Illustration: Shoshana Gordon/Axios

Alibaba will not participate in Ant Group’s recently announced share repurchase, the company disclosed in an SEC filing.

Why it matters: Rather than sell at a sharp discount to its last public valuation, Alibaba joins other large Ant Group shareholders planning to hold on to their stakes.

Context: This month, Ant Group proposed to shareholders that it would repurchase up to 7.6% of its equity interest at a price that valued the company at 567.1 billion yuan, or about $79 billion.

  • The share buyback was announced one day after the company was fined 7.12 billion yuan, or about $1 billion, by Chinese regulators.
  • The fine has revived hope for an eventual IPO for Ant, which had planned to go public in 2020 prior to the regulatory crackdown of the company.
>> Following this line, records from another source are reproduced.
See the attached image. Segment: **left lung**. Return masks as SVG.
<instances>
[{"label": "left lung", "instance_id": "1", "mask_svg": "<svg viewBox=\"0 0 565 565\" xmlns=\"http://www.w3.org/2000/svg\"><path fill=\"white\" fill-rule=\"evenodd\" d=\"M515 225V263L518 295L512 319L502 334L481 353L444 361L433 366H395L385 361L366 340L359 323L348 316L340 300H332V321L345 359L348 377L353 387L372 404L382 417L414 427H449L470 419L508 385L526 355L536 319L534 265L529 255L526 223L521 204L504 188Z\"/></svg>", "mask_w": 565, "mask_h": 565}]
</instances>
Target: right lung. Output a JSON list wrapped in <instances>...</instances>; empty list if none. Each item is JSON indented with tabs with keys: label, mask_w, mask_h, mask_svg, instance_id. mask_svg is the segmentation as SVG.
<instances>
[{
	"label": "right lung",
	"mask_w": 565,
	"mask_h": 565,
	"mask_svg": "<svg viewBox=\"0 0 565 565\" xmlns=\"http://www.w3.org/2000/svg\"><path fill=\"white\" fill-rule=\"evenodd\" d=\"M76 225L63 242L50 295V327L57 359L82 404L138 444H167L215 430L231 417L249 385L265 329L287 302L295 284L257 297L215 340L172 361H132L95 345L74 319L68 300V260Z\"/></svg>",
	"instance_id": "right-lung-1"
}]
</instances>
Yes, but: The $79 billion valuation is a big step down from the more than $300 billion it would have been valued at in its abandoned IPO.

Between the lines: Alibaba, which holds 33% of Ant Group shares, is not alone in opting out of the share buyback.

  • Hangzhou Junhan and Hangzhou Junao, which together hold more than 50% of Ant's shares on behalf of the company's executives and employees, also decided not to participate.
  • Singapore state-owned investor Temasek, meanwhile, was reportedly holding talks with Ant Group to understand why it slashed its valuation before deciding whether to take part.

What they're saying: “Given that Ant Group continues to be an important strategic partner to Alibaba Group’s various businesses, Alibaba Group has decided that it will not sell any shares to Ant Group under the proposed share repurchase, so as to maintain its shareholding in Ant Group,” Alibaba said in its filing.